Turn the lines from the start of the records through the line containing "going from closest to furthest?", inclusive, into a Markdown table with the columns Row and Line, skipping any blank lines.

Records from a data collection
↓↓↓
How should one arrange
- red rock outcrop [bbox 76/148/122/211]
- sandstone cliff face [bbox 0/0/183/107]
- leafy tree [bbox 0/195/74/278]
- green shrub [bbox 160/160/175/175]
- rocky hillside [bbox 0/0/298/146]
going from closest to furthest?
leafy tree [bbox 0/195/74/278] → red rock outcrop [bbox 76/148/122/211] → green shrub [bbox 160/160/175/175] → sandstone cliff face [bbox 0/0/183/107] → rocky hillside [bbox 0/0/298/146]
↑↑↑
• [TASK SOLUTION]:
| Row | Line |
|---|---|
| 1 | How should one arrange |
| 2 | - red rock outcrop [bbox 76/148/122/211] |
| 3 | - sandstone cliff face [bbox 0/0/183/107] |
| 4 | - leafy tree [bbox 0/195/74/278] |
| 5 | - green shrub [bbox 160/160/175/175] |
| 6 | - rocky hillside [bbox 0/0/298/146] |
| 7 | going from closest to furthest? |